En attendant, ce que Poutine décrit comme la ‘guerre’ économique contre son pays se poursuit, alors que lui n’est toujours pas apparemment en ‘guerre’ (le dire en Russie mène désormais à 15 ans de prison ferme (**) !). Si cette guerre-là ne détruira pas des hôpitaux et des appartements civils, ça va clairement toucher des vies, le rouble étant en chute libre et la bourse de Moscou étant fermée depuis deux semaines, avec une pléthore de compagnies étrangères qui plient bagage ! D’autre part, si les mesures de l’Ouest contre les oligarques, d’Usmanov à Abramovich, mordent sévèrement, on peut se demander pourquoi ces mêmes oligarques ont été accueillis pendant des années sans alors être considérés susceptibles d’être des ‘criminels’ ? M. Lavrov, ministre des Affaires étrangères russe, pose le problème comme suit : les droits à la propriété personnelle, la présomption d’innocence, l’État de droit sur lesquels comptaient les oligarques ne s’appliquent-ils pas à tous ? En réplique, M. Poutine menace de ne plus jamais faire confiance à ses ‘partenaires’ de l’Ouest et de nationaliser les compagnies étrangères en Russie… Il est vrai que nous nageons, ici, dans un océan de fausse équivalence. Après tout, il n’y a qu’un agresseur, qu’un seul envahisseur au départ ; l’Ukraine ayant été seulement décrétée agresseur ‘potentiel’, un jour dans le futur, si…

La Russie était seulement la 11e économie du monde jusqu’à récemment, soit une économie pesant 14 fois moins que celle des États-Unis. Par contre, révélateur de ses priorités, elle possède la deuxième armée du monde et 6 250 ogives nucléaires ! Une des conséquences en est que le PNB par tête de la Russie était affiché à 11 498 $ en 2019 avant la pandémie, c.-à-d. essentiellement au même niveau que celui de Maurice à 11 098 $. Alors que l’Ukraine, étonnamment, était à environ 30 % de ces chiffres, soit 3 663 $...

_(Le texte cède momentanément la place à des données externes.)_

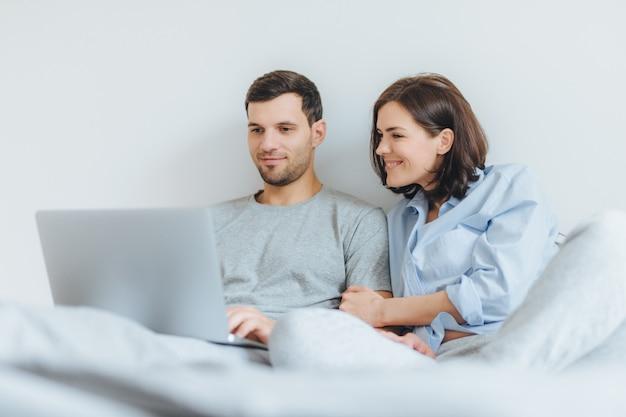 Carinhoso feminino e masculino têm alegria juntos, assistir filme no quarto no computador portátil.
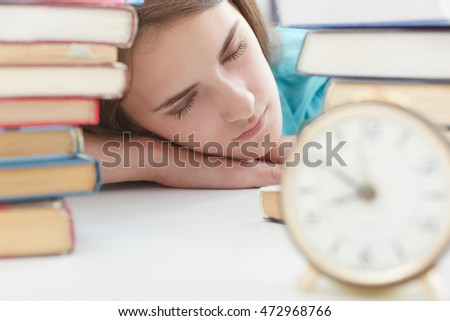 Education concept - tired student with pile of books and notes studying indoors.
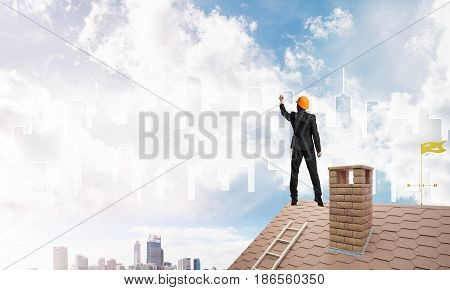 Engineer man standing with back on house roof and drawing city. Mixed media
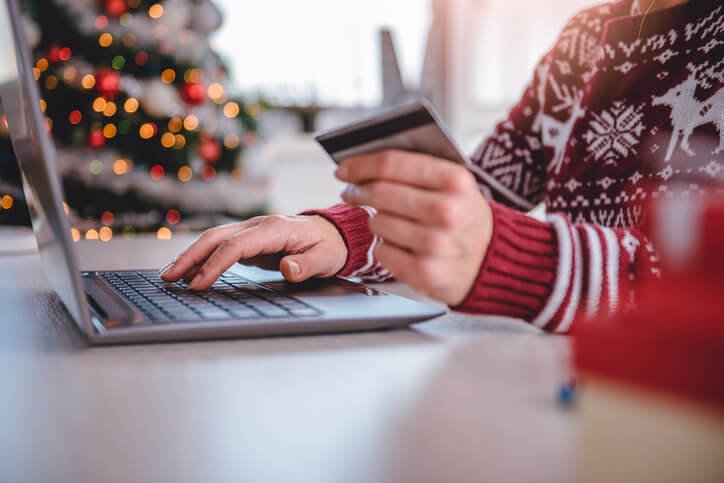 A person starting holiday shopping from home laptop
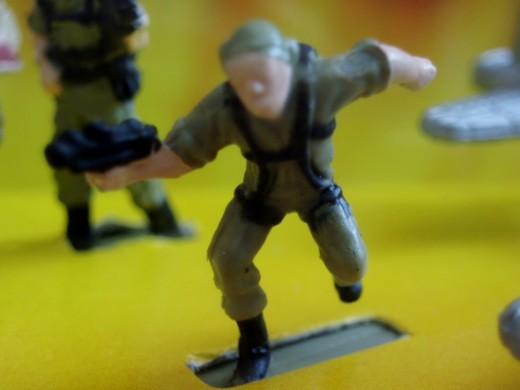 A running soldier. From 98' Micro Machines #19 World War II Allied set.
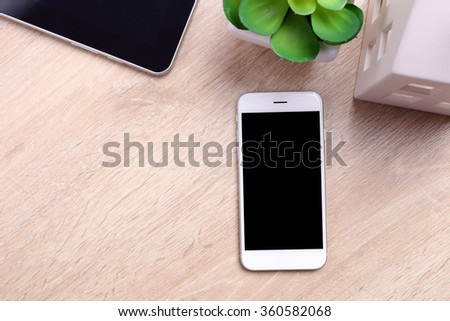 Blank screen smartphone, tablet and office supplies on wooden background - stock photo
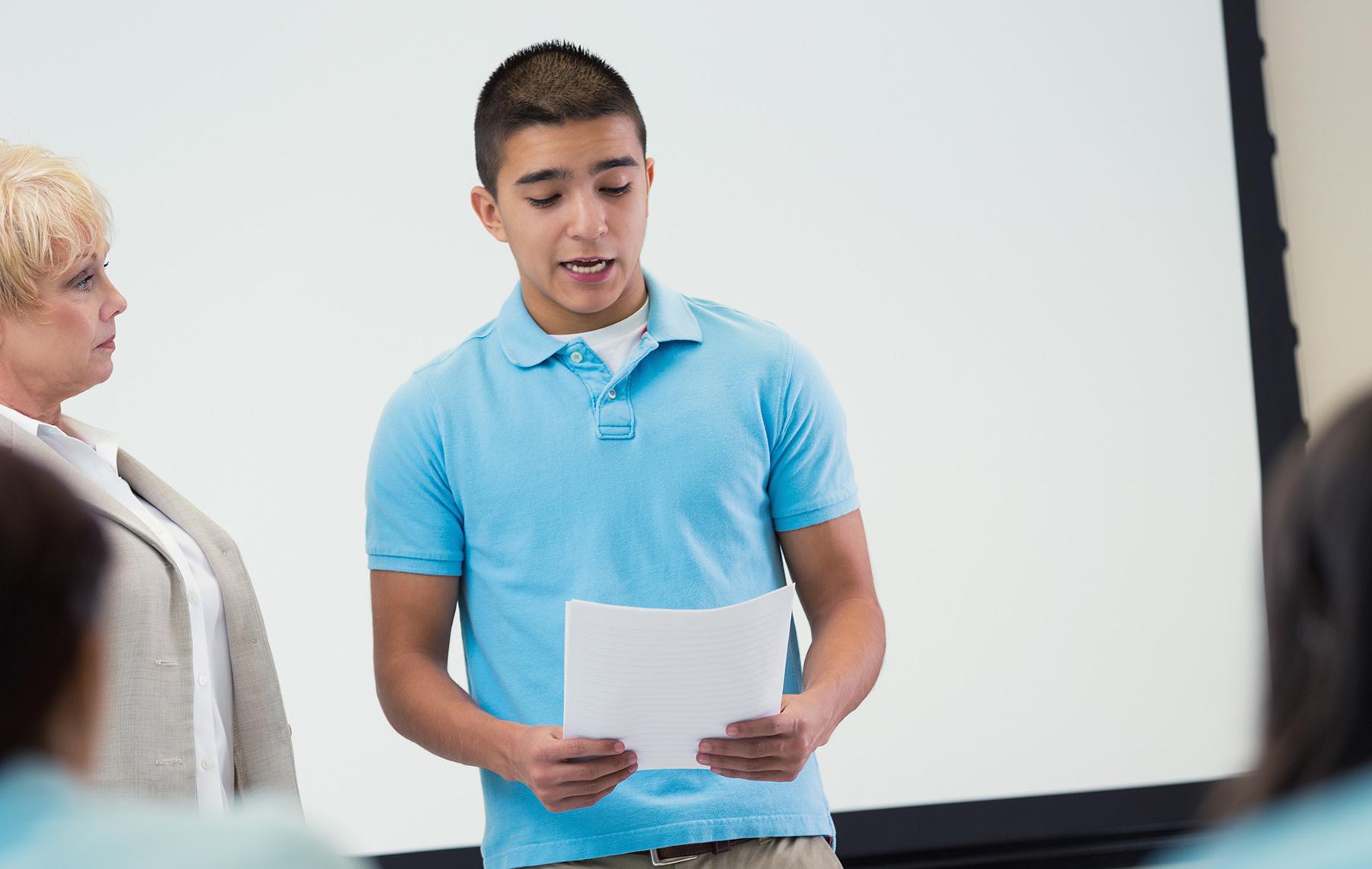 Boy Speaking in Class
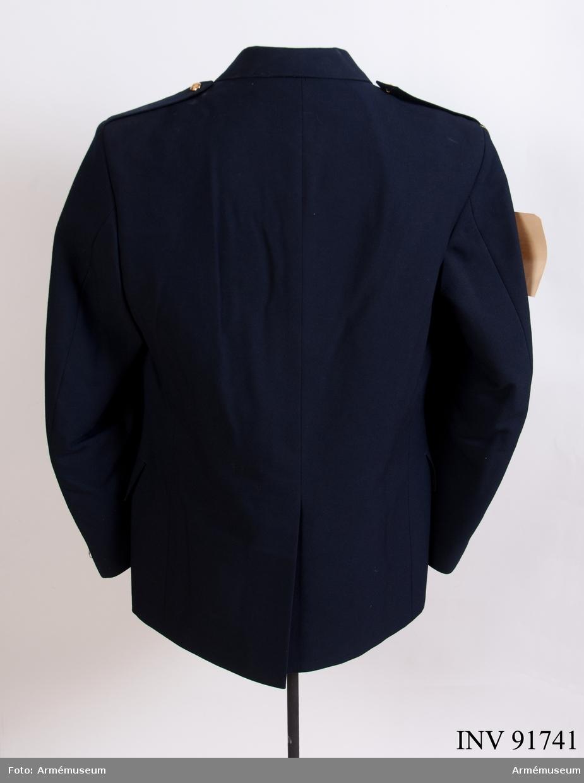 """Vapenrock sydd i blått kläde med guldfärgade knappar med Smålands vapen. Syntetfoder. Vidhängande etikett: """"1985 års uniformsutredning (UNIU-85), första förslag till daglig dräkt, M-ny för armén, utredningens tanke var att samtliga försvarsgrenar skulle ha samma färg och snitt på sitt daglig dräkt-system."""" Etikett på insidan: """"Hjelm exclusive, made in Sweden, kunglig hovleverantör""""."""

Le drame de l’économie et des statistiques c’est que, pour utiles et nécessaires qu’elles soient, elles masquent les individus qui les constituent. En Ukraine, nous ne devrions donc pas oublier les 2,4 millions d’Ukrainiens arrachés de leur paisibles foyers et devenus refugiés ailleurs, ni les citoyens bombardés quotidiennement, avec morts à la clé, ni les hôpitaux, les universités, les blocs d’appartements réduits en poussière parce que M. Poutine l’aura voulu.

Il ne faut pas oublier la famille Perebyinis (***) ou les victimes de nos autres folies humaines au Yémen, au Myanmar, en Palestine, en Ethiopie et ailleurs…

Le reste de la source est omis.